Major-General Robert Harley Wordsworth CB, CBE (21 July 1894 – 22 November 1984) was a British Indian Army officer and an Australian politician.

Military career
Born in Collarenebri, New South Wales, Wordsworth was educated at North Sydney Grammar School. He was commissioned into the Australian Imperial Force on 27 August 1914 as an officer of 1st Light Horse Regiment.

During World War I Wordsworth served at Gallipoli, Egypt and Palestine between May 1915 and November 1917 and was mentioned in dispatches. After transferring to the Indian Army on 3 November 1917, he was appointed to the 16th Cavalry on 7 November 1917. He went on to serve in Waziristan between 1919 and 1921 with his regiment which was amalgamated with the 13th Duke of Connaught's Lancers in June 1921 to form the 13/16th Cavalry which itself was renamed the 6th Duke of Connaught's Own Lancers in July 1922.

Wordsworth was Adjutant and then a Squadron Commander with the regiment during the North West Frontier operations between 1930 and 1931. He was appointed commanding officer of the 6th Duke of Connaught's Own Lancers on 11 June 1939.

SHORT PROBLEM A
Rewrite the Wordsworth biography from "Military career" up to and including "Light Horse Regiment.", substituting "Moree" for "Collarenebri".
SHORT PROBLEM B
According to the Wordsworth biography, on what date was he appointed commanding officer of the 6th Duke of Connaught's Own Lancers?
SHORT PROBLEM C
Carry the Wordsworth biography forward from the point where it stops.
The lines are not needed.

A run of records
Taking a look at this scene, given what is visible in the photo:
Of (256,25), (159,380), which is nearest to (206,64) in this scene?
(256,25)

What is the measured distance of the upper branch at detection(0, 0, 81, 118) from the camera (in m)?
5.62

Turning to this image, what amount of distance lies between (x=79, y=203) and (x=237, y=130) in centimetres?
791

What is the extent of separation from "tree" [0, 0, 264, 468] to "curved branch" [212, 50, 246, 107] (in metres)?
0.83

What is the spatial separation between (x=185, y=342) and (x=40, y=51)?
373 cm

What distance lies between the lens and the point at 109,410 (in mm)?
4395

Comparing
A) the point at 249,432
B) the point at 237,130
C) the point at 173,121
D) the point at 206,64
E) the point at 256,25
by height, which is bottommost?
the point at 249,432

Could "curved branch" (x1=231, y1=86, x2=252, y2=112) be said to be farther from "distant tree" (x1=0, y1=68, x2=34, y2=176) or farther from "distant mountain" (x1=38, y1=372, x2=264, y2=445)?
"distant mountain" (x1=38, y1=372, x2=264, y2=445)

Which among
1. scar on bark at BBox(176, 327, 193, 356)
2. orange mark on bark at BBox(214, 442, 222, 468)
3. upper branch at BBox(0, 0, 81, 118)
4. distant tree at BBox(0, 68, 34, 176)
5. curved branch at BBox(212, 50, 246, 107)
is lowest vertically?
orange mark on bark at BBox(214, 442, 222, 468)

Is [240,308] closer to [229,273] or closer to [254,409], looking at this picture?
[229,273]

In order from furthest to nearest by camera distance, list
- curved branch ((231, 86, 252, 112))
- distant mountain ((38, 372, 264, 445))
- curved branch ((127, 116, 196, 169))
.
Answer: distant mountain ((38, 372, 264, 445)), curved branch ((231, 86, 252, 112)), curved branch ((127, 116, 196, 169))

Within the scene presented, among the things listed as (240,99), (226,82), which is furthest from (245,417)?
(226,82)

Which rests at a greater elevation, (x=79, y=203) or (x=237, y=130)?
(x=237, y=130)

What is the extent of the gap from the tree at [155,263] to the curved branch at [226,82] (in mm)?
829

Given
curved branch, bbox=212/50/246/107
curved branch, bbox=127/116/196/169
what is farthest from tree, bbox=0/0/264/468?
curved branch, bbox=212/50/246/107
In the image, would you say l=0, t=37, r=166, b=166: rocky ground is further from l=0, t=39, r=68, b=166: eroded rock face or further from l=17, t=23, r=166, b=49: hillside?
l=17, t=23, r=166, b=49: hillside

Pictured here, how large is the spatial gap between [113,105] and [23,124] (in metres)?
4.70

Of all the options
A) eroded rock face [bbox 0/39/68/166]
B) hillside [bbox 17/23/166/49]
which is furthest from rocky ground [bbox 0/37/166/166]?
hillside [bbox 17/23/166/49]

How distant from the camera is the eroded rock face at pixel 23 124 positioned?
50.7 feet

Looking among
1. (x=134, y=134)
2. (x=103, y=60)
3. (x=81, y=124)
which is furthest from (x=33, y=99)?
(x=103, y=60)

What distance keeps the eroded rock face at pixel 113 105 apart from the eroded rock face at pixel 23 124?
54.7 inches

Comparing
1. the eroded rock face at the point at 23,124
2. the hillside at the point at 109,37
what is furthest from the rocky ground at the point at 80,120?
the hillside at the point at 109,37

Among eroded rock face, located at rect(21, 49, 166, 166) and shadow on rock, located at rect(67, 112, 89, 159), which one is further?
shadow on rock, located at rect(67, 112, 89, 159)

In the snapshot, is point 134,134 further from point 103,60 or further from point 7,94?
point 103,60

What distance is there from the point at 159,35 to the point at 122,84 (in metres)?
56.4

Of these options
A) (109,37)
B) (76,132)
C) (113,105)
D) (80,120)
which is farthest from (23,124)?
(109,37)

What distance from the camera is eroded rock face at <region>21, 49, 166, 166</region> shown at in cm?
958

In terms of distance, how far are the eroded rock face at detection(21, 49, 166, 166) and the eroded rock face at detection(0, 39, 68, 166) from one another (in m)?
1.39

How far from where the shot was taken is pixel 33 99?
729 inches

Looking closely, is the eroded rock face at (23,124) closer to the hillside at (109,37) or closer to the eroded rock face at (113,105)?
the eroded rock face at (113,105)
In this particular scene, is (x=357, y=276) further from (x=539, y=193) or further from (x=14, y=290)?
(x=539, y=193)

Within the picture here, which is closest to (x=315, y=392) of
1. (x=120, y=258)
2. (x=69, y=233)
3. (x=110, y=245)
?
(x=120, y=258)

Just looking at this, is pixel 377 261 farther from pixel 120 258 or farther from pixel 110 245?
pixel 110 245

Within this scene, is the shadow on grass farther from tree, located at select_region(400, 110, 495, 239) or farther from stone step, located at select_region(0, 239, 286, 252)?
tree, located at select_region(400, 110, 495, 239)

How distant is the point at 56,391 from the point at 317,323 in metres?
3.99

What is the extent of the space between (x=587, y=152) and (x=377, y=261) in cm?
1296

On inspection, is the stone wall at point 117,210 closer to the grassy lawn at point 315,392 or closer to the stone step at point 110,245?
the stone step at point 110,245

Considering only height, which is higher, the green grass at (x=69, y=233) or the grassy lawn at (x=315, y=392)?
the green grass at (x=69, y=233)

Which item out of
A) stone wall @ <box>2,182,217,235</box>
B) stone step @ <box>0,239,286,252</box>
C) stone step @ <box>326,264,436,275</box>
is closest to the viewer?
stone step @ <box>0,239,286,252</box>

REPLY A
Military career
Born in Moree, New South Wales, Wordsworth was educated at North Sydney Grammar School. He was commissioned into the Australian Imperial Force on 27 August 1914 as an officer of 1st Light Horse Regiment.

REPLY B
11 June 1939

REPLY C
Wordsworth also served in World War II. In July 1940 he was appointed commander of the 1st Indian Armoured Brigade, which was renamed 251st Indian Armoured Brigade in October 1941, as part of 1st Indian Armoured Division, later renamed 31st Indian Armoured Division. Promoted Acting Major-General on 28 March 1942, he was appointed commander of the 31st Indian Armoured Division in May 1942. As part of the British 10th Army, his division was stationed in Persia in 1942. At that time, the British 10th Army was part Paiforce (formerly Iraqforce) under the Persia and Iraq Command. In December 1944 he was appointed Director of Armoured Fighting Vehicles, India. He was made a Commander of the Order of the British Empire in 1943, promoted to major-general on 6 June 1944 and appointed a Companion of the Order of the Bath in 1945.

Retirement
He retired to Australia in 1947 and became a farmer at Westbury in Tasmania. In 1949, he was elected to the Australian Senate as a Liberal Senator for Tasmania. He was re-elected in 1951, and 1953 defeated in 1958 with his term finishing on 30 June 1959. In 1962, he was appointed Administrator of Norfolk Island, serving until 1964. Wordsworth died in 1984, aged 90. His son, David Wordsworth, was a member of the Western Australian Legislative Council.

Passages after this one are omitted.